Look below for the line with "Which, out of". Extract that line and each one after it through the last, word for word.

— start Data —

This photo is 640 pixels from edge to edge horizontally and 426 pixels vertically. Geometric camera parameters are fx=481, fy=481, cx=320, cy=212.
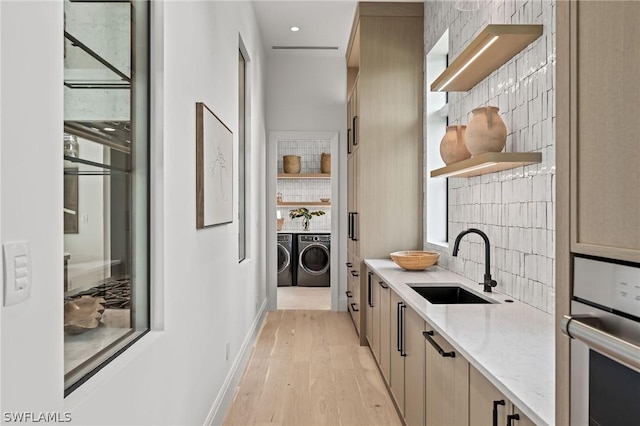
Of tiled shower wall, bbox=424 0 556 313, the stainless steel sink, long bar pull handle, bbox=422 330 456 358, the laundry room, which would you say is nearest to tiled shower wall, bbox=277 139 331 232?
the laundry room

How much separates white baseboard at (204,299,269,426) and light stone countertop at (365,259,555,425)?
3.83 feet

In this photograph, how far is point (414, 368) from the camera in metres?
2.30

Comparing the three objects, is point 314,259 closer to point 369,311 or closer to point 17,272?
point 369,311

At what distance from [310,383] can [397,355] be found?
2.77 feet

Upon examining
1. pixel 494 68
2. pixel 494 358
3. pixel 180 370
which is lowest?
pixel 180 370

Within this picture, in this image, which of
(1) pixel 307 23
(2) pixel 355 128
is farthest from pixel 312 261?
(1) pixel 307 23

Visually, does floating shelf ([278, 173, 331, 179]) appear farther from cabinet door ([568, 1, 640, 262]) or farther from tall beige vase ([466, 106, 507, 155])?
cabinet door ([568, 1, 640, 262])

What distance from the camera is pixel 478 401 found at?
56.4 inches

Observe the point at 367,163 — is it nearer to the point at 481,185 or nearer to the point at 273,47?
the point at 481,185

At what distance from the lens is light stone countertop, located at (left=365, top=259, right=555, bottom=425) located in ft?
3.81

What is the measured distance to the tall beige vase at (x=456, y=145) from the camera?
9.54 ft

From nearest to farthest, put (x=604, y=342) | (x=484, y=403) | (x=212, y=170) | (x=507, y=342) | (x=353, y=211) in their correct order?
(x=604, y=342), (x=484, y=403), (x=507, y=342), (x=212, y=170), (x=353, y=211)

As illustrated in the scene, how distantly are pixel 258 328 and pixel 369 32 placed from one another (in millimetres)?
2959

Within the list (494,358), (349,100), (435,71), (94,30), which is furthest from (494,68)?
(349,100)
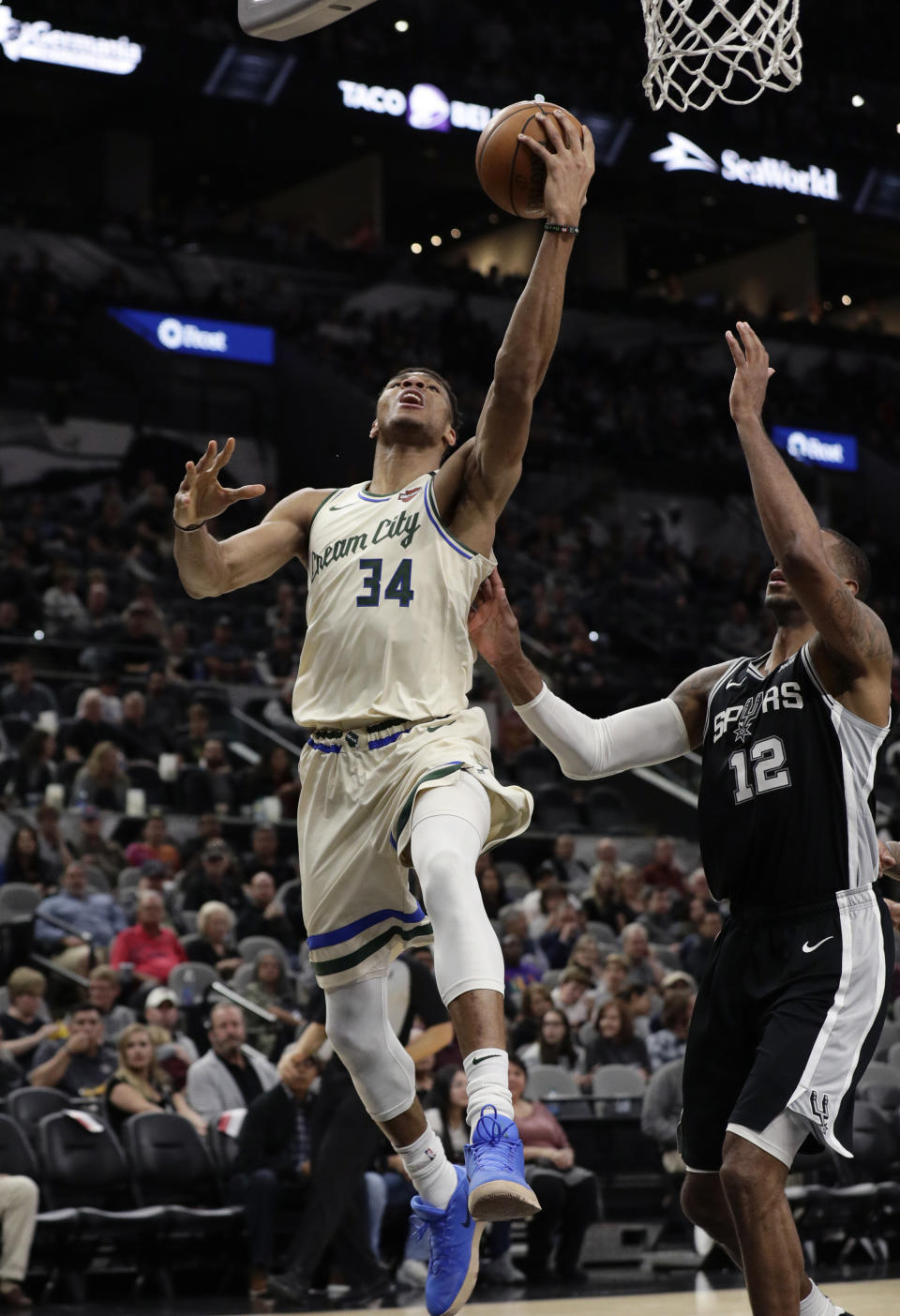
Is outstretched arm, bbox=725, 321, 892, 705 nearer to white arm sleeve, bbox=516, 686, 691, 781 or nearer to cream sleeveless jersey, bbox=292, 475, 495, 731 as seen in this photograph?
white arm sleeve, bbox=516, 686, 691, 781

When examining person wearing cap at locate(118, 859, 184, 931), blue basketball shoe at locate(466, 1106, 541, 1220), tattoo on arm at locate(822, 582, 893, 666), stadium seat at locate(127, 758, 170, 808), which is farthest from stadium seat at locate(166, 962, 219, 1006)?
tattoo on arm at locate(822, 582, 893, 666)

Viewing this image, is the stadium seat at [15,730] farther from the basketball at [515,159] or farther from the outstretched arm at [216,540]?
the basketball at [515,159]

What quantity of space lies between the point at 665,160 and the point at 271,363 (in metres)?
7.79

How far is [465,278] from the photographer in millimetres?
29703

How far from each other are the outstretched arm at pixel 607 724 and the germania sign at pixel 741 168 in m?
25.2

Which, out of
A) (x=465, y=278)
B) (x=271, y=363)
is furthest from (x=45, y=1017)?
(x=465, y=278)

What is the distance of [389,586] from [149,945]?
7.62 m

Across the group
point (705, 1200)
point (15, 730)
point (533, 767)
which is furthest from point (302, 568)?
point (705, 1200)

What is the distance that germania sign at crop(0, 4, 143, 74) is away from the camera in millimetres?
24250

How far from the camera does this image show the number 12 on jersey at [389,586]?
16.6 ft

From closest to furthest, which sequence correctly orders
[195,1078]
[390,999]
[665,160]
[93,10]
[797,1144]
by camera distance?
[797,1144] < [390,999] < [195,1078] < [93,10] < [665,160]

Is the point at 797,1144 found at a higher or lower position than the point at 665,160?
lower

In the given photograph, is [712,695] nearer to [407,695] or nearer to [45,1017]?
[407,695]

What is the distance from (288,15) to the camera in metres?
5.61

— end Data —

**Output for this exercise:**
Which, out of
A) (x=465, y=278)
B) (x=271, y=363)
is furthest from (x=45, y=1017)?
(x=465, y=278)

What is the distance of [389,586] from [149,945]?
7.62 m

Across the group
point (705, 1200)
point (15, 730)
point (533, 767)
which is furthest from point (302, 568)?
point (705, 1200)

What is the distance that germania sign at crop(0, 4, 143, 74) is away from the camera in millimetres?
24250

How far from the camera does this image show the number 12 on jersey at [389,586]?
16.6 ft

From closest to furthest, which sequence correctly orders
[195,1078]
[390,999]
[665,160]
[93,10]
[797,1144]
by camera distance?
[797,1144] < [390,999] < [195,1078] < [93,10] < [665,160]

Is the point at 797,1144 found at a higher or lower position than the point at 665,160?
lower

In the given photograph, is [712,695] nearer to [407,695] or nearer to [45,1017]?
[407,695]

What is the distance from (288,15) to the camera in metres?
5.61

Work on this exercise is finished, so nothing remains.